Hey @dotproto, thanks for the reply.

I just tried my extension on Firefox nightly on android and it seems that if I am using Manifest v3, all “host_permissions” are treated as “optional” by default (just like on PC, like we discussed in this thread Porting Chrome add-on -> Firefox: page permissions not granted by default?)

However, it seems like there are no way to request for permission at run time. I am trying to do it like this:

window.browser.permissions.request({ origins: [url] });

I get no warning but also I don’t get any prompt to accept the request or any callback. It seems like manifest v3 addons are blocked by this.

EDIT: Nevermind, I just saw this was fixed in milestone 120 (as per https://bugzilla.mozilla.org/show_bug.cgi?id=1810047)

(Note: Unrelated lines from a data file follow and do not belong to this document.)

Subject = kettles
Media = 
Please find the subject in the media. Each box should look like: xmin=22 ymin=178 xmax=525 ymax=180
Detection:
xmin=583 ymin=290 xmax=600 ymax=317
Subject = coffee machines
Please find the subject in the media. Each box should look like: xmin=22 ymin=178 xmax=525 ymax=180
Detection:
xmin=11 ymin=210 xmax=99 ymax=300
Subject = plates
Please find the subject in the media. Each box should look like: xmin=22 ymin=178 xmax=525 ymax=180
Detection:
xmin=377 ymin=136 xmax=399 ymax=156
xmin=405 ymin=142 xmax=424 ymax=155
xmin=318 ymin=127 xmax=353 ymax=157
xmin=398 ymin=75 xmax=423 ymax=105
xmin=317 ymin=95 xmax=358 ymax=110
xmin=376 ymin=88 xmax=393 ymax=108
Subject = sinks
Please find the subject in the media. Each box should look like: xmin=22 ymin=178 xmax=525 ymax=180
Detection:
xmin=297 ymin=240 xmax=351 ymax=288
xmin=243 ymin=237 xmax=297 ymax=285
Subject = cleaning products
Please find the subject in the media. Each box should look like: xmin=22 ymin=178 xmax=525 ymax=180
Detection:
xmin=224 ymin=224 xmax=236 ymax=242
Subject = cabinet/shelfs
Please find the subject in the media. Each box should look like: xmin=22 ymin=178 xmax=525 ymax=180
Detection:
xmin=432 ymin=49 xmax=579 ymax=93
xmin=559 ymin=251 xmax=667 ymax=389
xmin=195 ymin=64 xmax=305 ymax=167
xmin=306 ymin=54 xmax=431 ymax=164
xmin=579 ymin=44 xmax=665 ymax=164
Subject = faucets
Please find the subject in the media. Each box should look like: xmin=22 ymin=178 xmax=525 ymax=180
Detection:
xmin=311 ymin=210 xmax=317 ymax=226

Where is the slide deck to the “Add-ons for Firefox Android - Everything you need to know!” stream from 2 days ago?

It hasn’t been posted yet. I’m following up on that today :slight_smile:

EDIT: The slides are now available at https://assets.mozilla.net/pdf/2023-10-12-addons-for-firefox-android.pdf. We’re also looking into getting the recordings updated to include that link.

Unfortunately, MV3 is out of scope on Android for now. We don’t currently have an estimate for when it might be supported, but I’m confident that it won’t land before the end of the year. We’ll share updates here and on the blog when we have more details.

Oh, I’m sad to hear about this.

My extension, using MV3, works really well on firefox nightly 120 now.

It may still work well on Firefox for Android, but unfortunately it will require a little more work to be compatible. Is your extension only targeting Firefox or are you also aiming to be compatible with Chrome(ium)?

If you’re only targeting Firefox, you may be able to make a couple small tweaks to your manifest to get Android compatibility:

  • Use "manifest_version": 2
  • Replace "background": { "service_worker": "FILE" } with "background": { "scripts": ["FILE"], persistent: false }
  • Move "host_permissions" entries into the "permissions" array.

From there, run web-ext lint or try loading it in Firefox to see if there are any other errors that need to be tweaked.

If you are targeting Chrome compatibility, you’ll likely want to set up a build step to create two different builds of your extensions. One version will use the current manifest.json and will be uploaded to Chrome’s store. The other version will use a new manifest.json as described above and be uploaded to AMO.

I’m not sure when this landed, but manifest v3 host permissions are working on Android in Firefox Beta (120) right now. The catch is that manually configuring (or viewing) permissions is not possible, the only way host permissions can be assigned is through a permission prompt, which works in 120 but not 119. So it doesn’t seem to be a showstopper anymore.